▶ **Data section**
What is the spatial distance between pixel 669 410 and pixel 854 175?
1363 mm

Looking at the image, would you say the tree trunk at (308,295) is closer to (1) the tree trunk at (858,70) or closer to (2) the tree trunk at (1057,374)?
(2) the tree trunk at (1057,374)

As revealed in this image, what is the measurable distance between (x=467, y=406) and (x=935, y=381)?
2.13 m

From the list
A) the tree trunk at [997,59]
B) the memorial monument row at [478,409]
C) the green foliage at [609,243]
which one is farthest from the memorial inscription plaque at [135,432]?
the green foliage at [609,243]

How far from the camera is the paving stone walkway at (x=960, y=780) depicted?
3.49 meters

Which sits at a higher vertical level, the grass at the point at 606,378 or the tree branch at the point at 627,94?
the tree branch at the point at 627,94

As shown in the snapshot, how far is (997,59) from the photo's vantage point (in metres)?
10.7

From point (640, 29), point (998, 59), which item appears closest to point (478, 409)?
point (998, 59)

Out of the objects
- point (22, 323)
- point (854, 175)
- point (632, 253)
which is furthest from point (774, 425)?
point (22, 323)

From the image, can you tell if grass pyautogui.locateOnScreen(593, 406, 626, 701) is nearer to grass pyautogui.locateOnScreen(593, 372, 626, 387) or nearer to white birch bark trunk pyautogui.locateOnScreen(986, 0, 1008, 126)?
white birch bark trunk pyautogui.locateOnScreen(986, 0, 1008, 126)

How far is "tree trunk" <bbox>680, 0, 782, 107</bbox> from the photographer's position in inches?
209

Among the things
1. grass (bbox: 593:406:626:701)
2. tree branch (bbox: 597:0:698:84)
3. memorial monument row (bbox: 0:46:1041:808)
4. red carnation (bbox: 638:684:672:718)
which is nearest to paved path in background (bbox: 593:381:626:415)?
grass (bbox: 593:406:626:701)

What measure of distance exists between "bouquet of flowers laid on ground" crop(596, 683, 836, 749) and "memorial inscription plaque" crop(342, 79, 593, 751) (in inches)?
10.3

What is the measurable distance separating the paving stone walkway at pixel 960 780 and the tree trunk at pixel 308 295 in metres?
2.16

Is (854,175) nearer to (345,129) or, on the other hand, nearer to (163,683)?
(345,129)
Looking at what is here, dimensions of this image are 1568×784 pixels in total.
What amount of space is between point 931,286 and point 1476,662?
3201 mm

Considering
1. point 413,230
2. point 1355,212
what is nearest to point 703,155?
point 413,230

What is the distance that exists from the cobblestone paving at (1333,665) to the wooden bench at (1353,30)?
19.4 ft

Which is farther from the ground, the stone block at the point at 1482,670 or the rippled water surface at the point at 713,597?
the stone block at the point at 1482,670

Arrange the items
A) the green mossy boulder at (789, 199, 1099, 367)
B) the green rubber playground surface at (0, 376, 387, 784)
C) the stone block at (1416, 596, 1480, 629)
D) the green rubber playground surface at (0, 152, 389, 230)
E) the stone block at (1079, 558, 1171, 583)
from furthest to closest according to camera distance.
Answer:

▶ **Given instruction**
Rewrite the rows above, from the line with "What is the distance" up to and including the last row, putting "park bench" in place of "wooden bench" and keeping everything else unchanged.

▶ **Response to this task**
What is the distance that exists from the cobblestone paving at (1333,665) to the park bench at (1353,30)?
19.4 ft

Which is farther from the ground, the stone block at the point at 1482,670 or the rippled water surface at the point at 713,597?
the stone block at the point at 1482,670

Arrange the items
A) the green mossy boulder at (789, 199, 1099, 367)
B) the green rubber playground surface at (0, 376, 387, 784)
C) the stone block at (1416, 596, 1480, 629)
D) the green rubber playground surface at (0, 152, 389, 230)
E) the stone block at (1079, 558, 1171, 583)
from furthest to closest according to camera distance.
Answer:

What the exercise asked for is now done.